The script should last around 30 seconds.

Note

To get example_files, you need to have git lfs installed and download them. More information on Git LFS.

sudo apt install git-lfs
git lfs install
git lfs fetch

Script input files and data

  • The BAM file (-f) from analysis and its index, the presence of a cigar with =/X (match; substitution), a MD tag or a cs tag is recommended. Some analysis won't be available without. The use of HiFi reads should be preferred as short or noisy reads might give confusing results.

Tip

If your BAM file does not contain equal CIGAR format or a CS/MD tag, you can recalculate this tag without relaunching the analysis completely if you have the bam file and the assembly like:

samtools calmd -b -@ 28 full.bam assembly.fasta > align.bam

Then you can use the new BAM file to have full results in the software.

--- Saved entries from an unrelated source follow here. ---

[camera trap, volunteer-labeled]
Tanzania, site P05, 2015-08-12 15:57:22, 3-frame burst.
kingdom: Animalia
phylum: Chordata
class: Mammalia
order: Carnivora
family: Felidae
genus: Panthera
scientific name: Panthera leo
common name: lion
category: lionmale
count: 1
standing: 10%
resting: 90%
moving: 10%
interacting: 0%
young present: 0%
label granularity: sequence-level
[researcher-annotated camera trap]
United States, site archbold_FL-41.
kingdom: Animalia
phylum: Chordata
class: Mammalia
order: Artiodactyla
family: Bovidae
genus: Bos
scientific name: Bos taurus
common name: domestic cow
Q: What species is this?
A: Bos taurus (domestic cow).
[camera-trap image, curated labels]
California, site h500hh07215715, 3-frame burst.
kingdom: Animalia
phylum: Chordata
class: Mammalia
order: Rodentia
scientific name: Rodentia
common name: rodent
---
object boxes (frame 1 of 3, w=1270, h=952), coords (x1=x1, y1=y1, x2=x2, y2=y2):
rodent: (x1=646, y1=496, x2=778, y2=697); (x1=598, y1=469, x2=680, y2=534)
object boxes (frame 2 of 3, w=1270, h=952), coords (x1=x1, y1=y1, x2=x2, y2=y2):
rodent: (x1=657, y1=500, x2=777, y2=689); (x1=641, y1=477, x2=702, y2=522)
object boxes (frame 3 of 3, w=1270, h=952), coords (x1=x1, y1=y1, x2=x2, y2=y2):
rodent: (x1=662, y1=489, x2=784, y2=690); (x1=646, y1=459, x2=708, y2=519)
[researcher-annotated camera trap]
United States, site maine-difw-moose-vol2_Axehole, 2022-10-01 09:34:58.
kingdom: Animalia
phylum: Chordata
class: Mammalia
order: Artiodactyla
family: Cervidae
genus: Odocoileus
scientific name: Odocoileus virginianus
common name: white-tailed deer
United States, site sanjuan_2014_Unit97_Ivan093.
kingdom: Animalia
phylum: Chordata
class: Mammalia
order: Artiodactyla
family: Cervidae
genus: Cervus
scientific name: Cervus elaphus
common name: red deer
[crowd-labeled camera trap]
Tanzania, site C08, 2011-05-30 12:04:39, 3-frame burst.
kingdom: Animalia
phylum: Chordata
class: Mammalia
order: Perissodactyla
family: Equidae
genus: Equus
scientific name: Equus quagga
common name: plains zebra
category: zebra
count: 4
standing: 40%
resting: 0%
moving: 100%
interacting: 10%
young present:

  • A TSV file (-l) with the following information, separated by a tabular:
Locus Haplotype contig  start end

Locus must be one of the following:

  • IGH
  • IGK
  • IGL
  • TRA1
  • TRB
  • TRG

Haplotype must be one of the following:

  • Primary or pri or p (case insensitive)
  • Alternate or alt or a (case insensitive)

The rest is case sensitive. You can only have one alternate per primary (the line just after the primary) and as many primary as you want. Primary and Alternate are compared and shown together in graphs.

Contig name has to match reference ID, start and end should match SAM regions (1-based position). If start is greater than end, the locus would be considered reverse. You can use IMGT description or LIGM-Motif to identify locus position. Example in test files.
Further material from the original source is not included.